Studi Ungkap Perempuan Lebih Rentan Terjerat Pinjaman Online Akibat Pola Konsumsi dan Pengaruh Sosial

Perempuan dan Jeratan Pinjaman Online: Analisis Sosiologis dan Data Korban

Sebuah studi terbaru menyoroti kerentanan perempuan terhadap jeratan pinjaman online (pinjol), mengaitkannya dengan pola konsumsi yang lebih tinggi dan pengaruh kuat dari lingkungan sosial serta media sosial. Sosiolog Universitas Negeri Jakarta (UNJ), Rakhmat Hidayat, mengungkapkan bahwa industri pinjol secara khusus menargetkan perempuan karena dinilai sebagai pasar yang menggiurkan.

"Perempuan secara global merupakan target pasar konsumsi utama. Hal ini dapat dilihat dari bagaimana banyak merek global lebih fokus menyasar konsumen perempuan," jelas Rakhmat.

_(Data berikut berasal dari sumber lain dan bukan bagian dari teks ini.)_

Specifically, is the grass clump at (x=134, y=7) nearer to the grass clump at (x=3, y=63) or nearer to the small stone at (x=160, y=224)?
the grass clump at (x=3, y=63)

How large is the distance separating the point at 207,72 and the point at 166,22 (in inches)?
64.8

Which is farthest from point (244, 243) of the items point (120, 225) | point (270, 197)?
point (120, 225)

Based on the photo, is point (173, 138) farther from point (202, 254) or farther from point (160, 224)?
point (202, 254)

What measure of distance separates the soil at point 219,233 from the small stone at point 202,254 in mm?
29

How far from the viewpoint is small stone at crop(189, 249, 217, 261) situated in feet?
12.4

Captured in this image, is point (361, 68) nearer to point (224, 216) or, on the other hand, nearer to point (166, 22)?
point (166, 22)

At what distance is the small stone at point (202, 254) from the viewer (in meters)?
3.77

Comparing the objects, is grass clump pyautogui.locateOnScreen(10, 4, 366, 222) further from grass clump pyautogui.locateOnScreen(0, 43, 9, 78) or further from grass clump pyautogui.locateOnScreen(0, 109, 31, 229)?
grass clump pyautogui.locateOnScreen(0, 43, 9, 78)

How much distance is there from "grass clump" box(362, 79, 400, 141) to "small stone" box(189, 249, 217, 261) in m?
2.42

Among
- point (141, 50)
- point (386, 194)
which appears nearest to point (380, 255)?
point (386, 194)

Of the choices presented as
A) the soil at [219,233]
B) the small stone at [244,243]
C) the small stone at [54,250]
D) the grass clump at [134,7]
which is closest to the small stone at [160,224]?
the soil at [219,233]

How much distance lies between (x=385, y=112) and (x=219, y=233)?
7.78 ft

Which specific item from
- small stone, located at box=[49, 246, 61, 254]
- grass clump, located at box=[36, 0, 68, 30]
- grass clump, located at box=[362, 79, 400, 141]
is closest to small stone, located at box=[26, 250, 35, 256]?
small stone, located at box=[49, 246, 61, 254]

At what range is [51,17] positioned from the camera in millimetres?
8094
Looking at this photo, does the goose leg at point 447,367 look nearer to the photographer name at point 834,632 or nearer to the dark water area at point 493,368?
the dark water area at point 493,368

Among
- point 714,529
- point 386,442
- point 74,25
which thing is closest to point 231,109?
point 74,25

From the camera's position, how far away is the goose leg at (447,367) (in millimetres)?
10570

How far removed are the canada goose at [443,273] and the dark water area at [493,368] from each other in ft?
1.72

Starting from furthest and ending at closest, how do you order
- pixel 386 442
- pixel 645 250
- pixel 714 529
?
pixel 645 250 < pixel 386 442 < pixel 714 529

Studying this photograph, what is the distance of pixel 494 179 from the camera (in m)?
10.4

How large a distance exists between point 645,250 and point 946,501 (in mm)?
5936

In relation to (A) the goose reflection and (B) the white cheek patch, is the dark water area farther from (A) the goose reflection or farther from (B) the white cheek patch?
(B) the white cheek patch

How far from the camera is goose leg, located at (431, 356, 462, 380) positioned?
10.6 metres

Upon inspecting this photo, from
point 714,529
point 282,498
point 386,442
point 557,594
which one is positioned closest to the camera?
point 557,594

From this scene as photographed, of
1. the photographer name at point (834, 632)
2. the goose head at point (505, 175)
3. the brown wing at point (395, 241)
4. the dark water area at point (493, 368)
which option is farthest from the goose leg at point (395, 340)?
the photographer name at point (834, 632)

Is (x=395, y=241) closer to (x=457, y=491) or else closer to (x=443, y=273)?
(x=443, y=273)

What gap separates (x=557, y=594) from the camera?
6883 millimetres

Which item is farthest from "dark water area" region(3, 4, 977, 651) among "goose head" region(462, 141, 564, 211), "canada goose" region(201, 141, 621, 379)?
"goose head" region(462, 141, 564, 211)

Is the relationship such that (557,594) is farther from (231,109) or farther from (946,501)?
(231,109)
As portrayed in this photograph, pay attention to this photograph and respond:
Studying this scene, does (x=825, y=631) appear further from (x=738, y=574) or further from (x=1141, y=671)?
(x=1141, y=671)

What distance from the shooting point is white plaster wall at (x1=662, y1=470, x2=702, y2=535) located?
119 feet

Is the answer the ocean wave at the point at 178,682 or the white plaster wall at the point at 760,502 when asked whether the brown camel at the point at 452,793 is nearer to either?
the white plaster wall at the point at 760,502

Kebutuhan konsumsi perempuan yang beragam, mulai dari perawatan diri hingga kebutuhan rumah tangga, menjadi alasan utama. Ketika pendapatan tidak mencukupi, pinjol seringkali dianggap sebagai solusi cepat.

Namun, kemudahan akses pinjaman ini seringkali tidak diimbangi dengan pemahaman yang baik mengenai risiko finansial jangka panjang. Rendahnya literasi keuangan di kalangan perempuan menjadi faktor krusial yang menyebabkan mereka mudah terjerat. "Pola konsumsi yang tinggi ini beririsan dengan rendahnya literasi keuangan. Banyak perempuan belum sepenuhnya memahami risiko jangka panjang dari pinjol," tegas Rakhmat.

Kerentanan ini tidak terbatas pada kelompok sosial ekonomi tertentu. Perempuan dari berbagai lapisan masyarakat memiliki potensi yang sama untuk menjadi korban pinjol. Bagi mereka yang berada di kelas bawah, pinjol seringkali dianggap sebagai solusi instan untuk mengatasi tekanan ekonomi keluarga. Sementara itu, perempuan kelas menengah kerap kali terpengaruh oleh gaya hidup mewah yang dipromosikan di media sosial, sehingga mendorong mereka untuk mengambil pinjaman.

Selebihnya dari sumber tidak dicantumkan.